Because the TX-PACE obligation runs with the property, it can:

  • Transfer to a buyer upon sale
  • Be prepaid as part of refinancing or disposition

For stabilized assets, buyers often view TX-PACE as a feature, not a burden, particularly when improvements are new and operating savings are documented.

A Tool for Today’s Market Conditions

TX-PACE has evolved alongside the market.

Today, developers are using TX-PACE to:

  • Preserve equity in a high-cost capital environment
  • Execute projects in secondary and tertiary markets
  • Deliver higher-performing, more resilient assets

What was once considered an alternative financing tool is now a mainstream component of sophisticated capital stacks.

The Bottom Line

TX-PACE belongs in your capital stack because it:

  • Lowers blended cost of capital
  • Reduces equity requirements
  • Improves project feasibility
  • Enhances long-term asset performance

For developers navigating today’s financing challenges, TX-PACE is no longer optional to consider, it is increasingly essential.

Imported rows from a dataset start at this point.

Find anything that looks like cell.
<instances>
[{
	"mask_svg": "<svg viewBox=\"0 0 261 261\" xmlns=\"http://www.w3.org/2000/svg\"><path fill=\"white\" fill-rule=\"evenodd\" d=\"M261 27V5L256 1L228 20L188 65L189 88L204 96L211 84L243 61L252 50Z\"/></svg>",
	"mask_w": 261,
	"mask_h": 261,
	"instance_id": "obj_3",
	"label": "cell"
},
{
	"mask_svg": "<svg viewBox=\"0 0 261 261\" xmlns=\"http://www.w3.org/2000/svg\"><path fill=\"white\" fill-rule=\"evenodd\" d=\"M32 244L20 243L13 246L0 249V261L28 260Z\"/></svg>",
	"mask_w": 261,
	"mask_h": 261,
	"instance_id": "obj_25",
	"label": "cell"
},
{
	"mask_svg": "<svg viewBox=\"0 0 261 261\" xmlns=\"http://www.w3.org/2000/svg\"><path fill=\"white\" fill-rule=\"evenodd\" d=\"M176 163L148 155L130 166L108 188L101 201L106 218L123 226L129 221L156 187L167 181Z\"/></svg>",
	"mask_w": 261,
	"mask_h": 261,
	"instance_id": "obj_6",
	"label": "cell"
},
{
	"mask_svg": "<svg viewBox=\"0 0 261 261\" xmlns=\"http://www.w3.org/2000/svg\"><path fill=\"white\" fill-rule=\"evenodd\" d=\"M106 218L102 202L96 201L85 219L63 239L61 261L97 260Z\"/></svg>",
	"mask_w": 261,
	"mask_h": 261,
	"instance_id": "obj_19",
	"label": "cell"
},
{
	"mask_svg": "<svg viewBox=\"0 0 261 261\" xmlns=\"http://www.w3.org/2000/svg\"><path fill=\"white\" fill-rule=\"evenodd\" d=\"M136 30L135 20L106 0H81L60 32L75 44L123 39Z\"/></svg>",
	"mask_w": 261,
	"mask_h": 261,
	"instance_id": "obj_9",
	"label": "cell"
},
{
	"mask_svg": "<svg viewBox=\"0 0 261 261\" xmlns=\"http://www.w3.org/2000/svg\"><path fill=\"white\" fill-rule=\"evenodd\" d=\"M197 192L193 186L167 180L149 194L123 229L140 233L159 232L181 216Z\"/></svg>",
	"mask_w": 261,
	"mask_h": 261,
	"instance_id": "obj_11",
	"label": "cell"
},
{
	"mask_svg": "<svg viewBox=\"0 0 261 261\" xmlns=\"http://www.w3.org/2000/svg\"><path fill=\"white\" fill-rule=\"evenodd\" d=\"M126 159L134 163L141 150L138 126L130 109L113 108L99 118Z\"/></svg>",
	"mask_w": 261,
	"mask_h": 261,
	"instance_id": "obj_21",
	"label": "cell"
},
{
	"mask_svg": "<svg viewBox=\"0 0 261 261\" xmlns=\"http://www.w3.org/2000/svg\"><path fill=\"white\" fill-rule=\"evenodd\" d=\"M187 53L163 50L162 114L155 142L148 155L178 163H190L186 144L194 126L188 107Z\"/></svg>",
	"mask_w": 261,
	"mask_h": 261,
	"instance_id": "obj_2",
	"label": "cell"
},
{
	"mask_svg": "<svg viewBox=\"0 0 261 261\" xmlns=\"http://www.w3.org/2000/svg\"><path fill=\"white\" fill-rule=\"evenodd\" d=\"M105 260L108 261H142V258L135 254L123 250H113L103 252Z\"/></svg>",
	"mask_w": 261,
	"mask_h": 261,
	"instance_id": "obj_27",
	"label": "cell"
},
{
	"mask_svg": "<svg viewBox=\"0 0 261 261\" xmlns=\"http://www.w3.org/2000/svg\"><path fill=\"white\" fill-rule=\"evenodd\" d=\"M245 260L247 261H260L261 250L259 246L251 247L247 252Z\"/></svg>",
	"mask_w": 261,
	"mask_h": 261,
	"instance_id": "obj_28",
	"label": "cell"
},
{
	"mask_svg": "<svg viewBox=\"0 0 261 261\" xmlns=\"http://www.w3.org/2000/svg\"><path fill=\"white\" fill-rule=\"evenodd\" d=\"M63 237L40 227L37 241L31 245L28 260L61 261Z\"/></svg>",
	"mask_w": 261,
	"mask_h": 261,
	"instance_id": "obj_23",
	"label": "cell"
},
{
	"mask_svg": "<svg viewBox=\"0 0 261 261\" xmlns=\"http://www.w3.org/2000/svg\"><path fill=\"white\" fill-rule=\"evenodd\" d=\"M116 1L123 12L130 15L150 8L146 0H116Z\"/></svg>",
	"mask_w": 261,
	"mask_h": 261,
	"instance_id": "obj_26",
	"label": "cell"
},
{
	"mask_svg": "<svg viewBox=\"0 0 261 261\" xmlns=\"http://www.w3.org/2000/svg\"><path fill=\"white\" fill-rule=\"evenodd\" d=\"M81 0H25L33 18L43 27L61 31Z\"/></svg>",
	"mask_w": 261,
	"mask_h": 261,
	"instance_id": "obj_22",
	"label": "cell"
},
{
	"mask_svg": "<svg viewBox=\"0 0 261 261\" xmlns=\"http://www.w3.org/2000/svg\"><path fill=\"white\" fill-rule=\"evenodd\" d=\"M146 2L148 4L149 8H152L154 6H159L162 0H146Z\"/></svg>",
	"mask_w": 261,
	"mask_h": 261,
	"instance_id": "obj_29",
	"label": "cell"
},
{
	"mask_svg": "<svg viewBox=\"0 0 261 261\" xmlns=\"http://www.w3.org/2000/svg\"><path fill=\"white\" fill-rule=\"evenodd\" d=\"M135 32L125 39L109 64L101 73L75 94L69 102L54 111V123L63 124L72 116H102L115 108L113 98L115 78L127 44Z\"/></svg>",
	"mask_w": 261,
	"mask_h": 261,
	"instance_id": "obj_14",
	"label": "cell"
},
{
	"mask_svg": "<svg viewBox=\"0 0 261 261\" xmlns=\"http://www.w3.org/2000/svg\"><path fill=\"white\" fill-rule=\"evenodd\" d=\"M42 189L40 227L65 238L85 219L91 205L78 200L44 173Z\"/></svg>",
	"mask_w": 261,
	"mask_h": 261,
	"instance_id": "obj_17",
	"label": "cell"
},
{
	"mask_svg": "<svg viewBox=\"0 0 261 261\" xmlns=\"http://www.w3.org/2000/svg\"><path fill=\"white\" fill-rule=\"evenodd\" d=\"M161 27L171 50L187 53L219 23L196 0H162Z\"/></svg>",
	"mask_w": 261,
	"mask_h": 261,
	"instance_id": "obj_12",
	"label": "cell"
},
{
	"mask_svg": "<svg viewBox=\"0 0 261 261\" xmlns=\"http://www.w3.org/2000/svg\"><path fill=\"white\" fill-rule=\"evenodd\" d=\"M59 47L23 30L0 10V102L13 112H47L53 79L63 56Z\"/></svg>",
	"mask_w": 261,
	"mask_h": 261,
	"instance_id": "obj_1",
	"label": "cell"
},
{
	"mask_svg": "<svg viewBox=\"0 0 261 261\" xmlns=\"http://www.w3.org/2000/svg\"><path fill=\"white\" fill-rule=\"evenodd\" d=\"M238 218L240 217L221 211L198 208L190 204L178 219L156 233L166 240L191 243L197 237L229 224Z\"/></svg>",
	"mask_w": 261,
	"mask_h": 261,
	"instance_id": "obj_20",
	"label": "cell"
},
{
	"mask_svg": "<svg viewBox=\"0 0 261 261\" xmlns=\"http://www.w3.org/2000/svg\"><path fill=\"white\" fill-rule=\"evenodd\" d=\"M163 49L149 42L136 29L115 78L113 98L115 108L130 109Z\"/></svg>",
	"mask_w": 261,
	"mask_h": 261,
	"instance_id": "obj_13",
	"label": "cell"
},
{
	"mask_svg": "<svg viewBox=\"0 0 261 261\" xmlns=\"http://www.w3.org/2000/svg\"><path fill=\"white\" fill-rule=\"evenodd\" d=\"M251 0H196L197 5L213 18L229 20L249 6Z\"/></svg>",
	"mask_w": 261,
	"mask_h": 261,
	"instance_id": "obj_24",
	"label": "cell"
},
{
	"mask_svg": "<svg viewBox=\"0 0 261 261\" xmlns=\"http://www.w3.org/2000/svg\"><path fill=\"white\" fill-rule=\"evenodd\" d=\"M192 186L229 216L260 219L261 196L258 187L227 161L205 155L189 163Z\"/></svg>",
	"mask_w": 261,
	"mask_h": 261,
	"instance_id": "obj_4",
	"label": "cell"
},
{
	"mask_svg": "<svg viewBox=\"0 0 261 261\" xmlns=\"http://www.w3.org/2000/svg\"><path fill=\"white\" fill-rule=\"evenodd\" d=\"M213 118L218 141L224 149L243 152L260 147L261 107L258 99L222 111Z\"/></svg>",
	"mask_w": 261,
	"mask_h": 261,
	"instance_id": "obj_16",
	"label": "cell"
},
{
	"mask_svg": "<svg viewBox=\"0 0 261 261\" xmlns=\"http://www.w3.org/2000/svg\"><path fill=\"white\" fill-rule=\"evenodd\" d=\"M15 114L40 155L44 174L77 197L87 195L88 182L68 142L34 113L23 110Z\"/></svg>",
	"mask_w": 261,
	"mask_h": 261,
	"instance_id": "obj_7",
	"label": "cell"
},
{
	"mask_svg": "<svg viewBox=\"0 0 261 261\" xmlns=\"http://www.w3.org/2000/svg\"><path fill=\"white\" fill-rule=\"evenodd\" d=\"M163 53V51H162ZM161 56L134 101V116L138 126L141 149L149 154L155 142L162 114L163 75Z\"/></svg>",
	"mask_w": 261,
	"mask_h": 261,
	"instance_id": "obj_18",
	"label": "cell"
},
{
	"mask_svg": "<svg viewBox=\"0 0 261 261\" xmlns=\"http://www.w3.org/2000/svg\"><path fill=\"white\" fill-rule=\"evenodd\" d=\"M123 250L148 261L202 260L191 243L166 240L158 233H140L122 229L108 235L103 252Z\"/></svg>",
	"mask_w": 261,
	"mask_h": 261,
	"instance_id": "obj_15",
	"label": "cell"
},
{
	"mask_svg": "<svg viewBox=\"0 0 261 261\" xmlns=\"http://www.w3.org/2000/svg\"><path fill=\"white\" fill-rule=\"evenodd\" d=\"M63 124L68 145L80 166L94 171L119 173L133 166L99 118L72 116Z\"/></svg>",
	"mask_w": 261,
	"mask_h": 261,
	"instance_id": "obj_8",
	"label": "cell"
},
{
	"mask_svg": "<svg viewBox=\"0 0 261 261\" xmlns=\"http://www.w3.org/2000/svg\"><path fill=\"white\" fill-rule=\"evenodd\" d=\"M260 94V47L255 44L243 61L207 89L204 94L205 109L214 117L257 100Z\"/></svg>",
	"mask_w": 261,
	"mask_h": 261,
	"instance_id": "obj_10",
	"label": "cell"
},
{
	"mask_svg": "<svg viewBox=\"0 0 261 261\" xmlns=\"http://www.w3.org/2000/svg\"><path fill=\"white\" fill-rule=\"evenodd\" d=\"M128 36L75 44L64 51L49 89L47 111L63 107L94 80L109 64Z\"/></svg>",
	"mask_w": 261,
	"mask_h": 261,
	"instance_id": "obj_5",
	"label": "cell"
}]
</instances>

At Texas PACE Authority, we work with developers, lenders, and communities to integrate TX-PACE seamlessly into projects of all sizes, helping move deals from concept to closing.  TX-PACE isn’t just financing, it’s a strategic advantage.

About Texas PACE Authority (TPA)


Texas PACE Authority (TPA) is the nonprofit administrator for more than 100 local TX-PACE programs across Texas. TPA helps commercial, industrial, and multifamily property owners access long-term, fixed-rate financing for energy, water, and resiliency upgrades that reduce costs, improve building performance, and strengthen communities. Working alongside cities, counties, lenders, and contractors, TPA has facilitated more than $600 million dollars in new private investment statewide.